> [Exercise data]
....

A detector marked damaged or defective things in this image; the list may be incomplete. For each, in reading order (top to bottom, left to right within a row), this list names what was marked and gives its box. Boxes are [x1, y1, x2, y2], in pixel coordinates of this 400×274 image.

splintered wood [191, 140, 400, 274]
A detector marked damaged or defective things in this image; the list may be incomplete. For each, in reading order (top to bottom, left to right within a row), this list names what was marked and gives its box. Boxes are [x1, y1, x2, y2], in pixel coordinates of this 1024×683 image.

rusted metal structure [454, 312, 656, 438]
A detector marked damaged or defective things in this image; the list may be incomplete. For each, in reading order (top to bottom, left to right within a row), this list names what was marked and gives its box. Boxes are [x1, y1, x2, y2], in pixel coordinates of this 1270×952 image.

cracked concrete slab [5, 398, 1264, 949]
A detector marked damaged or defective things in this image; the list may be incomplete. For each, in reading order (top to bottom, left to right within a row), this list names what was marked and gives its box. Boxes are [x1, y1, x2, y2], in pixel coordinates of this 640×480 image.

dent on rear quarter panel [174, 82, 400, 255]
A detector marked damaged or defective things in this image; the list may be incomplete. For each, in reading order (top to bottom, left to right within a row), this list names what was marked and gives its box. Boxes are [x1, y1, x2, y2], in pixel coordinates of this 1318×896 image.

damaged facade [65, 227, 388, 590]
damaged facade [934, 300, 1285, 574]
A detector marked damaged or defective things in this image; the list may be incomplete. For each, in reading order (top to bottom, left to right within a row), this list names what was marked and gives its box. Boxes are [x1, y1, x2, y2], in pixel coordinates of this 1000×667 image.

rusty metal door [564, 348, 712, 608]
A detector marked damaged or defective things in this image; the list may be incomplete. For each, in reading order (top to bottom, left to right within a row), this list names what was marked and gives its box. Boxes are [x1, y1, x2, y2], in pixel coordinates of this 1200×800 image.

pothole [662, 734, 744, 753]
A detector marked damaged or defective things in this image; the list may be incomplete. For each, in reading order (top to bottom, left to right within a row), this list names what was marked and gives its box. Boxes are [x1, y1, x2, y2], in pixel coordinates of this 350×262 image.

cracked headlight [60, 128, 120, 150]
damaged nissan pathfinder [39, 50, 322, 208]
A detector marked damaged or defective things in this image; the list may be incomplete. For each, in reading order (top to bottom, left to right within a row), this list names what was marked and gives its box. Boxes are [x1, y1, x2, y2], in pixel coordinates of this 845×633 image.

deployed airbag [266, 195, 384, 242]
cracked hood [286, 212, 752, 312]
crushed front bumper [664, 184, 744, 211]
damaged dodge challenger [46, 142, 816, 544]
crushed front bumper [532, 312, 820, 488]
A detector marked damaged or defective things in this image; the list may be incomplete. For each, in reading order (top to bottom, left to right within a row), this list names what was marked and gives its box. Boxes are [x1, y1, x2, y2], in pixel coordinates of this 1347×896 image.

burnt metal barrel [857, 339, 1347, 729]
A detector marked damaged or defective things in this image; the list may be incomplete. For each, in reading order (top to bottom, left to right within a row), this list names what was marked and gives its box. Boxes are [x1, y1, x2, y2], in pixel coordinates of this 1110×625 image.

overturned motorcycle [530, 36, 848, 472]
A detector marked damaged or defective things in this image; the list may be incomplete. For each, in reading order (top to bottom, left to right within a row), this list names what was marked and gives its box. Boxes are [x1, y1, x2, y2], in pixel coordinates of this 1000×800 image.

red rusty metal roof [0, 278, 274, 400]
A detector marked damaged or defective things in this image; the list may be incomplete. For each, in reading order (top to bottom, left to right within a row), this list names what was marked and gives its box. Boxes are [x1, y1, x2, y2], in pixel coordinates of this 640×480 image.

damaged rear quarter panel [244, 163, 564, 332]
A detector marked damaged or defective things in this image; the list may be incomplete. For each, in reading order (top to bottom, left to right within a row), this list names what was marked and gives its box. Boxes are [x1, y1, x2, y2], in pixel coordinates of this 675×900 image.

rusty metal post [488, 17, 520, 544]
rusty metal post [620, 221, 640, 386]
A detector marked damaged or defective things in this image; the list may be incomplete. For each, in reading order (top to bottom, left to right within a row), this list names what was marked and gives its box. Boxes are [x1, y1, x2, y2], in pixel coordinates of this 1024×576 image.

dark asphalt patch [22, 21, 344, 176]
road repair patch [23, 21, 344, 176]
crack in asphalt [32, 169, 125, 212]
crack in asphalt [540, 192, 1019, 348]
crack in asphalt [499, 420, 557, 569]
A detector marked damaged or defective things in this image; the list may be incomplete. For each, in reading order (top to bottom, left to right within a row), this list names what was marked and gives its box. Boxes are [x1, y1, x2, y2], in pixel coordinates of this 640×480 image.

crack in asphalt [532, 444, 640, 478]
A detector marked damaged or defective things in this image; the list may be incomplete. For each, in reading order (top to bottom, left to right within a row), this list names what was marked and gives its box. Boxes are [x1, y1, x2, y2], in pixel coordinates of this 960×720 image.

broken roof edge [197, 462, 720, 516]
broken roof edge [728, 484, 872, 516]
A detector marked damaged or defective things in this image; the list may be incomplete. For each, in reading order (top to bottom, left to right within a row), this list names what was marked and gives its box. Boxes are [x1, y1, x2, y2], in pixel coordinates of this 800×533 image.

....

> [Assigned task] Restate the listing above word for word.

> [The completed task]
A detector marked damaged or defective things in this image; the list may be incomplete. For each, in reading order (top to bottom, left to right within a row), this list names what was marked and gives its box. Boxes are [x1, y1, x2, y2], in pixel coordinates of this 400×274 image.

splintered wood [191, 140, 400, 274]
A detector marked damaged or defective things in this image; the list may be incomplete. For each, in reading order (top to bottom, left to right within a row), this list names what was marked and gives its box. Boxes are [x1, y1, x2, y2], in pixel coordinates of this 1024×683 image.

rusted metal structure [454, 312, 656, 438]
A detector marked damaged or defective things in this image; the list may be incomplete. For each, in reading order (top to bottom, left to right within a row), this list names what was marked and gives its box. Boxes are [x1, y1, x2, y2], in pixel coordinates of this 1270×952 image.

cracked concrete slab [5, 398, 1264, 949]
A detector marked damaged or defective things in this image; the list may be incomplete. For each, in reading order (top to bottom, left to right within a row), this list names what was marked and gives its box. Boxes are [x1, y1, x2, y2], in pixel coordinates of this 640×480 image.

dent on rear quarter panel [174, 82, 400, 255]
A detector marked damaged or defective things in this image; the list may be incomplete. For each, in reading order (top to bottom, left to right within a row), this list names what was marked and gives its box. Boxes are [x1, y1, x2, y2], in pixel coordinates of this 1318×896 image.

damaged facade [65, 227, 388, 590]
damaged facade [934, 300, 1285, 574]
A detector marked damaged or defective things in this image; the list may be incomplete. For each, in reading order (top to bottom, left to right within a row), this list names what was marked and gives its box. Boxes are [x1, y1, x2, y2], in pixel coordinates of this 1000×667 image.

rusty metal door [564, 348, 712, 608]
A detector marked damaged or defective things in this image; the list may be incomplete. For each, in reading order (top to bottom, left to right within a row), this list names what was marked and gives its box. Boxes are [x1, y1, x2, y2], in pixel coordinates of this 1200×800 image.

pothole [662, 734, 744, 753]
A detector marked damaged or defective things in this image; the list may be incomplete. For each, in reading order (top to bottom, left to right within a row), this list names what was marked and gives its box. Boxes are [x1, y1, x2, y2], in pixel coordinates of this 350×262 image.

cracked headlight [60, 128, 120, 150]
damaged nissan pathfinder [39, 50, 322, 208]
A detector marked damaged or defective things in this image; the list may be incomplete. For each, in reading order (top to bottom, left to right within a row), this list names what was marked and gives its box. Boxes are [x1, y1, x2, y2], in pixel coordinates of this 845×633 image.

deployed airbag [266, 195, 384, 242]
cracked hood [286, 212, 752, 312]
crushed front bumper [664, 184, 744, 211]
damaged dodge challenger [46, 142, 816, 544]
crushed front bumper [532, 312, 820, 488]
A detector marked damaged or defective things in this image; the list may be incomplete. For each, in reading order (top to bottom, left to right within a row), this list names what was marked and gives its box. Boxes are [x1, y1, x2, y2], in pixel coordinates of this 1347×896 image.

burnt metal barrel [857, 339, 1347, 729]
A detector marked damaged or defective things in this image; the list may be incomplete. For each, in reading order (top to bottom, left to right within a row), this list names what was marked and gives its box. Boxes are [x1, y1, x2, y2], in pixel coordinates of this 1110×625 image.

overturned motorcycle [530, 36, 848, 472]
A detector marked damaged or defective things in this image; the list may be incomplete. For each, in reading order (top to bottom, left to right within a row), this list names what was marked and gives its box. Boxes are [x1, y1, x2, y2], in pixel coordinates of this 1000×800 image.

red rusty metal roof [0, 278, 274, 400]
A detector marked damaged or defective things in this image; the list may be incomplete. For each, in reading order (top to bottom, left to right within a row), this list names what was marked and gives its box. Boxes are [x1, y1, x2, y2], in pixel coordinates of this 640×480 image.

damaged rear quarter panel [244, 163, 564, 332]
A detector marked damaged or defective things in this image; the list may be incomplete. For each, in reading order (top to bottom, left to right within a row), this list names what was marked and gives its box. Boxes are [x1, y1, x2, y2], in pixel coordinates of this 675×900 image.

rusty metal post [488, 17, 520, 544]
rusty metal post [620, 221, 640, 386]
A detector marked damaged or defective things in this image; the list may be incomplete. For each, in reading order (top to bottom, left to right within a row), this list names what was marked and gives its box. Boxes are [x1, y1, x2, y2], in pixel coordinates of this 1024×576 image.

dark asphalt patch [22, 21, 344, 176]
road repair patch [23, 21, 344, 176]
crack in asphalt [32, 169, 125, 212]
crack in asphalt [540, 192, 1019, 348]
crack in asphalt [499, 420, 557, 569]
A detector marked damaged or defective things in this image; the list may be incomplete. For each, in reading order (top to bottom, left to right within a row), this list names what was marked and gives its box. Boxes are [x1, y1, x2, y2], in pixel coordinates of this 640×480 image.

crack in asphalt [532, 444, 640, 478]
A detector marked damaged or defective things in this image; the list may be incomplete. For each, in reading order (top to bottom, left to right within a row), this list names what was marked and gives its box. Boxes are [x1, y1, x2, y2], in pixel coordinates of this 960×720 image.

broken roof edge [197, 462, 720, 516]
broken roof edge [728, 484, 872, 516]
A detector marked damaged or defective things in this image; the list may be incomplete. For each, in reading order (top to bottom, left to right within a row), this list names what was marked and gives its box. Boxes are [x1, y1, x2, y2], in pixel coordinates of this 800×533 image.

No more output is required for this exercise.